Conventional near-infrared optical coherence tomography (NIR-OCT) suffers from limited penetration depth and poor sensitivity in high-scattering industrial materials (e.g., composites, ceramics), hindering reliable detection of subsurface defects such as microcracks and interfacial delaminations. Method: This work proposes a novel mid-infrared OCT (MIR-OCT) framework integrated with AI-enhanced vision algorithms. It features an optimized MIR-OCT system design, a dedicated signal preprocessing pipeline, and a lightweight deep learning model for automated segmentation and classification of anomalous regions. Contribution/Results: The method achieves micron-scale axial resolution and significantly enhanced penetration depth and defect detection sensitivity. Experimental validation across multiple industrial materials demonstrates robust identification of subsurface defects undetectable by NIR-OCT. Quantitative evaluation confirms superior accuracy, real-time processing capability, and cross-material generalizability compared to state-of-the-art techniques—establishing a viable pathway for online quality monitoring in smart manufacturing.

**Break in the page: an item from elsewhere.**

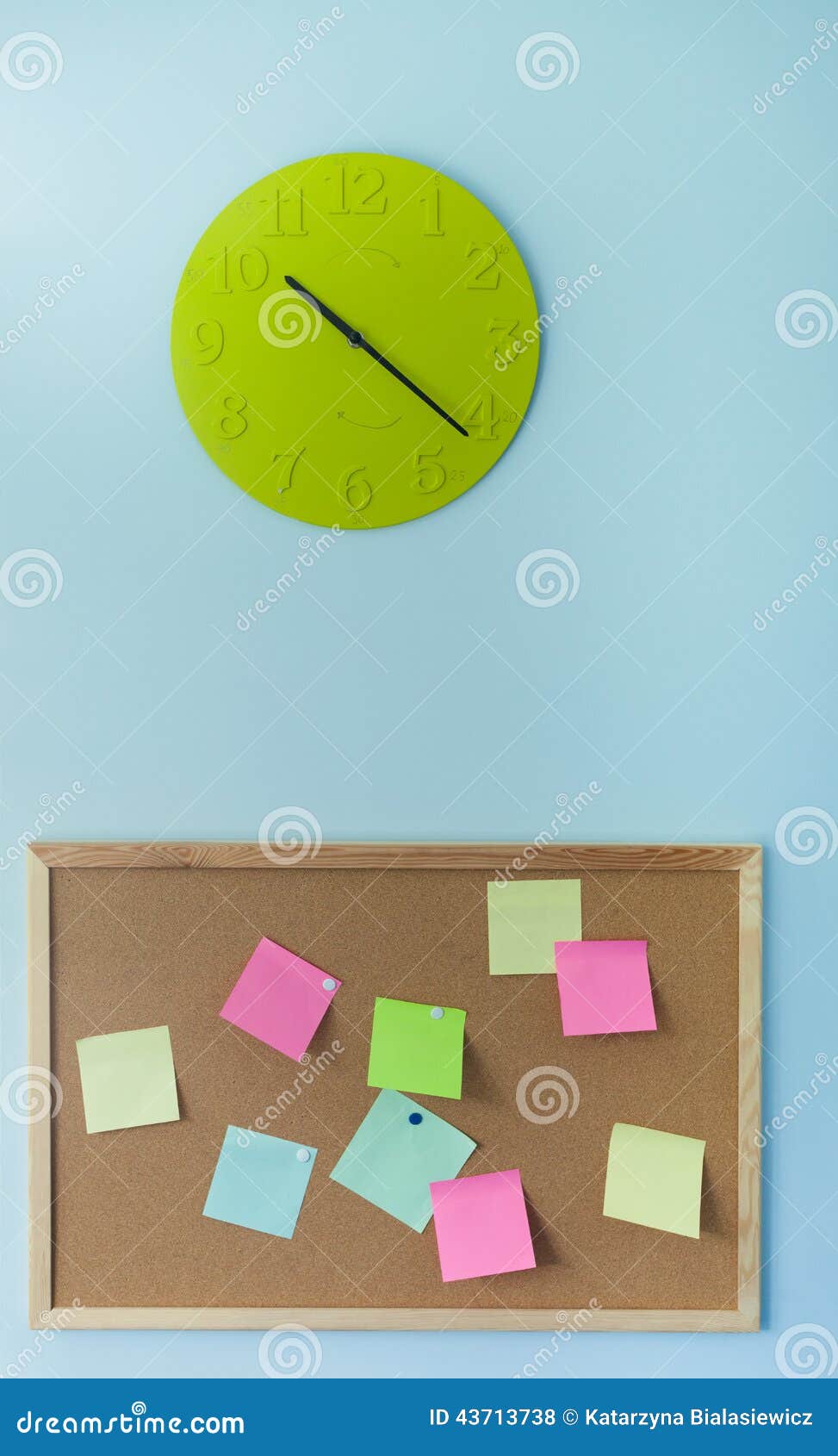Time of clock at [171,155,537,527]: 10:21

This paper aims to evaluate mid-infrared (MIR) Optical Coherence Tomography (OCT) systems as a tool to penetrate different materials and detect sub-surface irregularities. This is useful for monitoring production processes, allowing Non-Destructive Inspection Techniques of great value to the industry. In this exploratory study, several acquisitions are made on composite and ceramics to know the capabilities of the system. In addition, it is assessed which preprocessing and AI-enhanced vision algorithms can be anomaly-detection methodologies capable of detecting abnormal zones in the analyzed objects. Limitations and criteria for the selection of optimal parameters will be discussed, as well as strengths and weaknesses will be highlighted.